Pictures stay out of the copy; set down each line of the listing below exactly.

» Supplied entries:

--- start ---

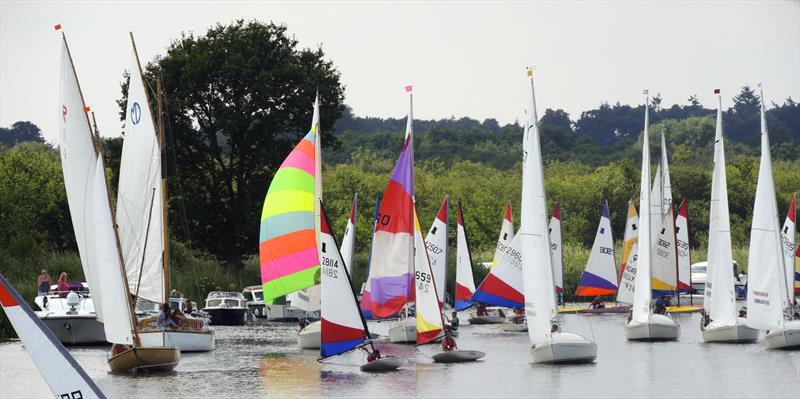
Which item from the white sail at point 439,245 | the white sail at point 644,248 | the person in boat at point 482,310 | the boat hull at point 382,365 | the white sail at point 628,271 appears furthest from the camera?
the white sail at point 628,271

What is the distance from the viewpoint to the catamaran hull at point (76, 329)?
46531 mm

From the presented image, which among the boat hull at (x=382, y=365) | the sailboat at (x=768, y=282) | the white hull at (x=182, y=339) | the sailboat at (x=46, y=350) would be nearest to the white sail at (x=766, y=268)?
the sailboat at (x=768, y=282)

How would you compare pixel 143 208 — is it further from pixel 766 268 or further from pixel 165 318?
pixel 766 268

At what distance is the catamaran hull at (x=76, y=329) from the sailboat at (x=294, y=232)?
5964 mm

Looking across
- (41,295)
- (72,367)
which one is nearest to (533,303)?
(41,295)

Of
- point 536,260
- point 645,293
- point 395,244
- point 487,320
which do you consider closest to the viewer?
point 536,260

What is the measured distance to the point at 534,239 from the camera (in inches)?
1607

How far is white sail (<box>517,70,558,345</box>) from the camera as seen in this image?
4047 cm

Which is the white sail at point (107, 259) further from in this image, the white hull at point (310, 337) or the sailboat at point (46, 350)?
the sailboat at point (46, 350)

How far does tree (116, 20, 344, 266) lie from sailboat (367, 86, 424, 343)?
26.2 m

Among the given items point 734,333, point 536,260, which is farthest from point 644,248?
point 536,260

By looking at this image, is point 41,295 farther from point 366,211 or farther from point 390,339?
point 366,211

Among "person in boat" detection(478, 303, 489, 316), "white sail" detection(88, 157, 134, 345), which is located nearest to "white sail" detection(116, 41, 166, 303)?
"white sail" detection(88, 157, 134, 345)

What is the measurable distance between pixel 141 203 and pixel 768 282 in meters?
19.5
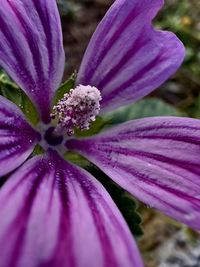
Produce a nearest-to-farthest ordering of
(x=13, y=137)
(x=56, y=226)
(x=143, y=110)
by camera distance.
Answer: (x=56, y=226) < (x=13, y=137) < (x=143, y=110)

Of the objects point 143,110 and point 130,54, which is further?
point 143,110

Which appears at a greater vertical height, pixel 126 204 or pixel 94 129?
pixel 94 129

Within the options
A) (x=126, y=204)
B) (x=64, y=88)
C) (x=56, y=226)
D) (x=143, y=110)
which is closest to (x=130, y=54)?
(x=64, y=88)

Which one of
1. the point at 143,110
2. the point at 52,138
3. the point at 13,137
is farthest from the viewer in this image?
the point at 143,110

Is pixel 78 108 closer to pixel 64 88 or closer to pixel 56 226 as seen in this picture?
pixel 64 88

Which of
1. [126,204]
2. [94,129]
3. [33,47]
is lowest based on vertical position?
[126,204]

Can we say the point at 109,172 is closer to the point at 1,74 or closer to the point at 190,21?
the point at 1,74

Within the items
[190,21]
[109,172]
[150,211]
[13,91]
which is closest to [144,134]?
[109,172]

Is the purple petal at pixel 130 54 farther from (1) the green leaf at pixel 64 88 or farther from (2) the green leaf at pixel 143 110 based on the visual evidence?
(2) the green leaf at pixel 143 110
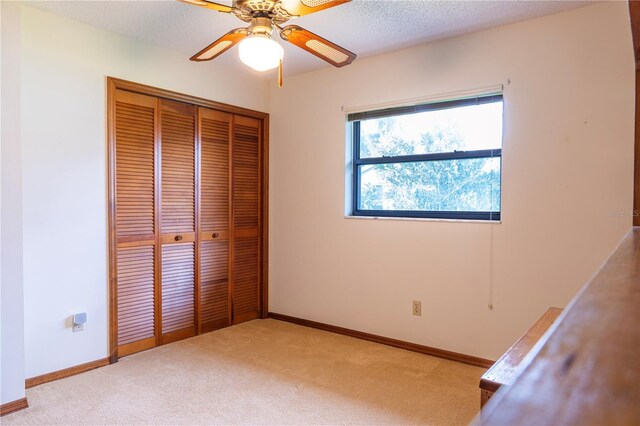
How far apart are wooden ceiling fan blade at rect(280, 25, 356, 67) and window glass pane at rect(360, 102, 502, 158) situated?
114cm

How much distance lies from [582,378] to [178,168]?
3433 mm

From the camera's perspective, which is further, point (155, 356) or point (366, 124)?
point (366, 124)

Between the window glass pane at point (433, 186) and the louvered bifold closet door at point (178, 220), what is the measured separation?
1.47 meters

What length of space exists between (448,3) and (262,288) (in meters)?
2.93

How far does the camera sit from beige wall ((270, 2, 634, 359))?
2467 millimetres

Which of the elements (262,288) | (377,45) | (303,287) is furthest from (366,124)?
(262,288)

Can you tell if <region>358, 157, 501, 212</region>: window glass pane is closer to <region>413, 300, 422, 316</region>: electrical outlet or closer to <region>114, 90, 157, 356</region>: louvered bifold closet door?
<region>413, 300, 422, 316</region>: electrical outlet

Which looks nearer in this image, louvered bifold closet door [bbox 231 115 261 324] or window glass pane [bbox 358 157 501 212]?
window glass pane [bbox 358 157 501 212]

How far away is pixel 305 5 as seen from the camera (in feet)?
6.00

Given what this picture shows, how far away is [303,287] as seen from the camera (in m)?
3.89

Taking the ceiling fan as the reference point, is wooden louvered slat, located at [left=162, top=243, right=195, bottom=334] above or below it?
below

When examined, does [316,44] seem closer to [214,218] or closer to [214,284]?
[214,218]

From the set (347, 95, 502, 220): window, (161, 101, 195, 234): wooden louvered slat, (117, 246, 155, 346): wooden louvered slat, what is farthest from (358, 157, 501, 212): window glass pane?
(117, 246, 155, 346): wooden louvered slat

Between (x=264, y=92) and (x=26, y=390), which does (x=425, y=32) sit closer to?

--- end ---

» The response:
Which item from the white sail at point 439,245 | the white sail at point 644,248 | the person in boat at point 482,310 | the boat hull at point 382,365 | the white sail at point 628,271 appears furthest from the camera?
the white sail at point 628,271

What is the distance from the viewpoint to the catamaran hull at point (76, 329)?
46531 mm

From the presented image, which among the boat hull at (x=382, y=365) | the sailboat at (x=768, y=282) | the white hull at (x=182, y=339) | the sailboat at (x=46, y=350) would be nearest to the white sail at (x=766, y=268)?
the sailboat at (x=768, y=282)

How would you compare pixel 143 208 — is it further from pixel 766 268 or further from pixel 165 318?
pixel 766 268

At what distance is the catamaran hull at (x=76, y=329) from the sailboat at (x=294, y=232)?
5964 mm

Looking across
- (41,295)
- (72,367)
which one is nearest to (533,303)?
(41,295)

Of
- point 536,260
- point 645,293
- point 395,244
- point 487,320
which do you consider closest to the viewer?
point 536,260

What is the measured distance to the point at 534,239 from the camera (in inches)?
1607

How far is white sail (<box>517,70,558,345</box>) from the camera as seen in this image?
4047 cm

Which is the white sail at point (107, 259) further from in this image, the white hull at point (310, 337) or the sailboat at point (46, 350)?
the sailboat at point (46, 350)

How far does tree (116, 20, 344, 266) lie from sailboat (367, 86, 424, 343)?
26.2 m

Among the given items point 734,333, point 536,260, which is farthest from point 644,248?
point 536,260

By looking at this image, is point 41,295 farther from point 366,211 or farther from point 390,339?
point 366,211

Among "person in boat" detection(478, 303, 489, 316), "white sail" detection(88, 157, 134, 345), which is located nearest to "white sail" detection(116, 41, 166, 303)?
"white sail" detection(88, 157, 134, 345)

What is the measurable distance between pixel 141 203 and pixel 768 282 in meters?
19.5
Produce a nearest-to-farthest ordering of
(x=13, y=137)
(x=56, y=226)
(x=143, y=110)
by camera distance.
Answer: (x=56, y=226) < (x=13, y=137) < (x=143, y=110)

Of the objects point 143,110 and point 130,54, which is further?
point 143,110

Which appears at a greater vertical height, pixel 126 204 or pixel 94 129?
pixel 94 129

Within the options
A) (x=126, y=204)
B) (x=64, y=88)
C) (x=56, y=226)
D) (x=143, y=110)
which is closest to (x=130, y=54)?
(x=64, y=88)

Which one of
1. the point at 143,110
2. the point at 52,138
3. the point at 13,137
is farthest from the viewer in this image?
the point at 143,110

Is pixel 78 108 closer to pixel 64 88 or closer to pixel 56 226 as seen in this picture?
pixel 64 88

Which of
1. [126,204]
2. [94,129]
3. [33,47]
is lowest based on vertical position?
[126,204]

Can we say the point at 109,172 is closer to the point at 1,74 or closer to the point at 190,21?
the point at 1,74

Within the items
[190,21]
[109,172]
[150,211]
[13,91]
which is closest to [144,134]?
[109,172]

Is the purple petal at pixel 130 54 farther from (1) the green leaf at pixel 64 88 or farther from (2) the green leaf at pixel 143 110 based on the visual evidence?
(2) the green leaf at pixel 143 110
How far apart are wooden ceiling fan blade at rect(280, 25, 356, 67) and window glass pane at rect(360, 102, 502, 158) situated?
114cm

How much distance lies from [582,378] to [178,168]?
3433 mm

From the camera's perspective, which is further, point (155, 356) or point (366, 124)?
point (366, 124)

Between the window glass pane at point (433, 186) and the louvered bifold closet door at point (178, 220), what is the measured separation?
1.47 meters

What length of space exists between (448,3) and (262,288) (in meters)?
2.93

How far does the camera sit from beige wall ((270, 2, 634, 359))?
2467 millimetres

Which of the elements (262,288) | (377,45) | (303,287) is furthest from (366,124)?
(262,288)

Can you tell if <region>358, 157, 501, 212</region>: window glass pane is closer to <region>413, 300, 422, 316</region>: electrical outlet or closer to <region>114, 90, 157, 356</region>: louvered bifold closet door?
<region>413, 300, 422, 316</region>: electrical outlet

Which looks nearer in this image, louvered bifold closet door [bbox 231 115 261 324] or window glass pane [bbox 358 157 501 212]?
window glass pane [bbox 358 157 501 212]

How far away is pixel 305 5 as seen from the camera (in feet)?
6.00

Given what this picture shows, how far away is [303,287] as seen from the camera (in m)?
3.89

Taking the ceiling fan as the reference point, is wooden louvered slat, located at [left=162, top=243, right=195, bottom=334] above or below it?
below

When examined, does [316,44] seem closer to [214,218] or closer to [214,284]?
[214,218]

From the set (347, 95, 502, 220): window, (161, 101, 195, 234): wooden louvered slat, (117, 246, 155, 346): wooden louvered slat, what is farthest from (358, 157, 501, 212): window glass pane?
(117, 246, 155, 346): wooden louvered slat

Between (x=264, y=92) and (x=26, y=390), which does (x=425, y=32) sit closer to?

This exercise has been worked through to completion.